_GOAL_.
Copy out all of the records below word for word, keeping every line unchanged.

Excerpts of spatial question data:
====
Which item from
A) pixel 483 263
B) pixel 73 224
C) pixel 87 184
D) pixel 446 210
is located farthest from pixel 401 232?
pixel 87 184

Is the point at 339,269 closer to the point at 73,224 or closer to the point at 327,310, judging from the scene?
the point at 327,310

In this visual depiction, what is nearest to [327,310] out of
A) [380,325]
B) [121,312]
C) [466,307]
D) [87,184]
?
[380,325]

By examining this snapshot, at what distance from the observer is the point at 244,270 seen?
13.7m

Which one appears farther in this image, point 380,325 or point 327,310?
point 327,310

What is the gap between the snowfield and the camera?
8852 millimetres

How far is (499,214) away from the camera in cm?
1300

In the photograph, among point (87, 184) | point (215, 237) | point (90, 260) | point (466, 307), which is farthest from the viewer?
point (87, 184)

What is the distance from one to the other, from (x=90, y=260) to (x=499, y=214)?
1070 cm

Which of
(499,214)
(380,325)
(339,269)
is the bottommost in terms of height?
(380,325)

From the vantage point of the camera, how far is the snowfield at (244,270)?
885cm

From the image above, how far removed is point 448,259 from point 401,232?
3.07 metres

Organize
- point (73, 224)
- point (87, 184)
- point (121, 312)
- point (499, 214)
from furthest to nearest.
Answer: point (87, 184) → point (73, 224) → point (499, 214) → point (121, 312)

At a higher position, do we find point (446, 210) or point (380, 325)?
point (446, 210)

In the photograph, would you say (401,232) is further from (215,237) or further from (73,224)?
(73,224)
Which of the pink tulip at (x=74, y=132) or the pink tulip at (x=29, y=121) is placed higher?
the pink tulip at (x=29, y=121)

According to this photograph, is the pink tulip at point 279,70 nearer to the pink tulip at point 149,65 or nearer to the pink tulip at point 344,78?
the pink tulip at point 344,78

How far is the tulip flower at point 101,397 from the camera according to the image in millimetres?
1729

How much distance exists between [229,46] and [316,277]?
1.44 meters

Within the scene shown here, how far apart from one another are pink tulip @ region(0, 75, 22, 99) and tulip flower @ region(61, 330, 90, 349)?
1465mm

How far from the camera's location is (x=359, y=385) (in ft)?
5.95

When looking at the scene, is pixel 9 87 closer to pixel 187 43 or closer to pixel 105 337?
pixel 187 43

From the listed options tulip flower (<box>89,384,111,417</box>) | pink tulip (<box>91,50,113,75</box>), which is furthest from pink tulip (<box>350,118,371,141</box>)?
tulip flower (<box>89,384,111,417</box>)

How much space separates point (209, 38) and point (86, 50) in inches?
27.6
====
_WORKED SOLUTION_.
Which item from
A) pixel 483 263
B) pixel 73 224
C) pixel 87 184
D) pixel 446 210
is located farthest from pixel 401 232?
pixel 87 184

Is the point at 339,269 closer to the point at 73,224 or closer to the point at 327,310, judging from the scene?
the point at 327,310

In this visual depiction, what is nearest to [327,310] out of
A) [380,325]
B) [121,312]
C) [466,307]
D) [87,184]
?
[380,325]

By examining this snapshot, at what distance from the observer is the point at 244,270 seen?
13.7m

Which one appears farther in this image, point 380,325 or point 327,310?
point 327,310

What is the gap between the snowfield and the camera?
8852 millimetres

How far is (499,214) away from the camera in cm?
1300

In the photograph, among point (87, 184) | point (215, 237) | point (90, 260) | point (466, 307), which is farthest from the viewer?
point (87, 184)

What is the distance from one to the other, from (x=90, y=260) to (x=499, y=214)?
1070 cm

Which of
(499,214)
(380,325)
(339,269)
is the bottommost in terms of height?
(380,325)

From the vantage point of the camera, how far is the snowfield at (244,270)?
885cm

From the image above, how far removed is point 448,259 from point 401,232?
3.07 metres

Organize
- point (73, 224)
- point (87, 184)
- point (121, 312)
- point (499, 214)
from furthest to nearest.
Answer: point (87, 184) → point (73, 224) → point (499, 214) → point (121, 312)

At a higher position, do we find point (446, 210) or point (380, 325)?
point (446, 210)

In the photograph, would you say (401,232) is further from (215,237) or further from (73,224)?
(73,224)
Which of the pink tulip at (x=74, y=132) or the pink tulip at (x=29, y=121) is placed higher?
the pink tulip at (x=29, y=121)

According to this photograph, is the pink tulip at point 279,70 nearer to the pink tulip at point 149,65 or nearer to the pink tulip at point 344,78?
the pink tulip at point 344,78

How far is the tulip flower at point 101,397 from the camera according to the image in millimetres?
1729

How much distance exists between [229,46] and [316,277]?
1.44 meters

Within the scene shown here, how far apart from one another are pink tulip @ region(0, 75, 22, 99) and tulip flower @ region(61, 330, 90, 349)?
1465mm

How far from the camera's location is (x=359, y=385) (in ft)?
5.95

When looking at the scene, is pixel 9 87 closer to pixel 187 43 or closer to pixel 105 337?
pixel 187 43

From the listed options tulip flower (<box>89,384,111,417</box>) | pink tulip (<box>91,50,113,75</box>), which is furthest from pink tulip (<box>350,118,371,141</box>)?
tulip flower (<box>89,384,111,417</box>)

How much space separates point (209, 38) and point (86, 50) in inches?
27.6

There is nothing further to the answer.